Wild Horse Country: The History, Myth, and Future of the Mustang by David Philipps was published in October of 2017. It is a fantastic book that should be required reading by all horse owners and especially Mustang aficionados. Those who know my husband, Matt Livengood, and I know that we have become quite involved with training and finding homes for Mustangs, and that we also own several ourselves. The more we are around them, the more we are intrigued by everything about them: their trainability, their heartiness, their ability to survive on rangeland where even cattle can’t, and their heritage.
I have made it a point to read what I can about the history of wild horses, so when a friend gave me an early release copy of Wild Horse Country I was eager to dig in and learn more.
Author David Nathaniel Philipps, born in 1977, is a Pulitzer Prize-winning American journalist. His work has largely focused on the human impact of wars in Iraq and Afghanistan. Currently, he is a national correspondent for the New York Times, as well the author of two books. Wild Horse Country is his most recent book.
Philipps gained attention in 2012 when U.S. Secretary of Interior Ken Salazar threatened to punch him after Philipps questioned him in a press conference about troubles in the department's wild horse program. Philipps' continued reporting led to state and federal investigations of the program.
I found Wild Horse Country to be extremely well-written and researched. Philipps carefully traces the evolution, history, and culture that created wild horses in North America and digs through all aspects of the current wild horse management program.
It is interesting that Philipps is not a horse person, but that makes him more credible as an objective viewer of the situation. He is distant enough from the subject that he is not likely to be emotionally attached, which makes him better able to document the issues.

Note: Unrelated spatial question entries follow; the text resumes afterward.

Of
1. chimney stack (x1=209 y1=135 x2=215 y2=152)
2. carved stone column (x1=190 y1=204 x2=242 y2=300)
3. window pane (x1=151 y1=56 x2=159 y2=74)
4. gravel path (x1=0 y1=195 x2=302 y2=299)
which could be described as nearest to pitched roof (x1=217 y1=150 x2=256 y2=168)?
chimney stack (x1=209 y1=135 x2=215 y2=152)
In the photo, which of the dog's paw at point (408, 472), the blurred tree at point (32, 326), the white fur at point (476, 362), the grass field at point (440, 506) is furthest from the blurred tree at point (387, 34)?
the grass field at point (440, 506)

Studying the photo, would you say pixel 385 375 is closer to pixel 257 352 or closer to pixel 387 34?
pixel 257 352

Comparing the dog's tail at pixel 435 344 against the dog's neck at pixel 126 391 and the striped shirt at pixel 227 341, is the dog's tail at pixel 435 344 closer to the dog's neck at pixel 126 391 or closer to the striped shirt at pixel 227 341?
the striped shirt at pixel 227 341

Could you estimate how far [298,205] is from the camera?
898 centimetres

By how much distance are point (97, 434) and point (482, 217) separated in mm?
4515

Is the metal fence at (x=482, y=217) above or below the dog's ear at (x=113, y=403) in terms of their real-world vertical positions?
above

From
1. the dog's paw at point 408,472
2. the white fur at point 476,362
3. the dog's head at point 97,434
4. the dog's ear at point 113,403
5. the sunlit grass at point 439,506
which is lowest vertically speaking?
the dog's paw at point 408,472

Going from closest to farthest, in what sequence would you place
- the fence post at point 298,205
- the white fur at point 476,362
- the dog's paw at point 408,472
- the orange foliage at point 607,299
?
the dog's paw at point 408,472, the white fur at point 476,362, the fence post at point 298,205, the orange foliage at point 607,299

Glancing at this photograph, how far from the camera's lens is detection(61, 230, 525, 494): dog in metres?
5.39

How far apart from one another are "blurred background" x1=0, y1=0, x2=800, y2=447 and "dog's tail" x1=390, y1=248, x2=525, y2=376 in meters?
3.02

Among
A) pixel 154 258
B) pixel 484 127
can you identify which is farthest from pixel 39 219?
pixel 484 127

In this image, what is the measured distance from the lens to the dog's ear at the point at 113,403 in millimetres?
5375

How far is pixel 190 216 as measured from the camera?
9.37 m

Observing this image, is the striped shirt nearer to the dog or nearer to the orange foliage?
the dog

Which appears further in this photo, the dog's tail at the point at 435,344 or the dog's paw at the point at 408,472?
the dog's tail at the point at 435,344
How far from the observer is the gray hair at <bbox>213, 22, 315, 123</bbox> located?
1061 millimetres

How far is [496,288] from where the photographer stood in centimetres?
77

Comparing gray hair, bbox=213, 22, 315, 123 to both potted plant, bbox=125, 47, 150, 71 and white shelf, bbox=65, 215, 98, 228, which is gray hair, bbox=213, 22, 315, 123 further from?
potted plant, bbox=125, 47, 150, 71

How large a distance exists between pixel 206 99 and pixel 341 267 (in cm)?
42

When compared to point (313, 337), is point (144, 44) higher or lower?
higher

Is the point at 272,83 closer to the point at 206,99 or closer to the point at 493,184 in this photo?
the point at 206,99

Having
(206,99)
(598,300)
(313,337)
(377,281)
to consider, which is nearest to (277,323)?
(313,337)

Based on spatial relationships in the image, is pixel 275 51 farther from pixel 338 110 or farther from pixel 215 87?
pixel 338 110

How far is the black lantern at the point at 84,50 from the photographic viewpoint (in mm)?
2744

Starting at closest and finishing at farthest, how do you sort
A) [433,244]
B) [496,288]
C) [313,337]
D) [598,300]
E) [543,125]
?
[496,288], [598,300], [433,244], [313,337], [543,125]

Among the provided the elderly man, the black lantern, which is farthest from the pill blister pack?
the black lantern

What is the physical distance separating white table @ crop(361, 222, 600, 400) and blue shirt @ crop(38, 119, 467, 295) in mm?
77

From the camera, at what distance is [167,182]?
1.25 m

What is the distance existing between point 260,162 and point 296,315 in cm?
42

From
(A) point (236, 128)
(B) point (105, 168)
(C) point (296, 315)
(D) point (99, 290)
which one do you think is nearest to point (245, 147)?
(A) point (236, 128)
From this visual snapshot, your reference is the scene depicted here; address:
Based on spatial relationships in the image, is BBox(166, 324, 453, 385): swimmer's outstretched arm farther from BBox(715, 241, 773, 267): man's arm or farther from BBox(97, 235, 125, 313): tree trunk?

Many of the chapters in the history of North American wild horses are grisly. It’s hard to fathom the depths of human cruelty that has transpired. But it is important to know the context in order to follow where Mustangs have come from, what they’ve gone through, and where they may be headed today. It brings perspective to the idea that wild horses are just trying to survive in the ecosystem in which their DNA is grounded.
At present, something like 60,000 wild horses live on public range lands and another 60,000 are being held in government-run pens, a management scenario that’s lose-lose for all and especially the horse.
In the end, Philipps has a management solution for this overwhelming wild horse population, one researched and studied first-hand with scientists: stop abating mountain lions and let nature take its course. Currently, the public is paying for management of wild horses at the same time it is paying for killing (aka “control”) of large predators. Neither is a sustainable solution.
Among the proposed plans for Mustang management that we hear of these days, Philipps’ proposal may be the only sound one—one we all can agree on, no matter what side of the fence we’re on.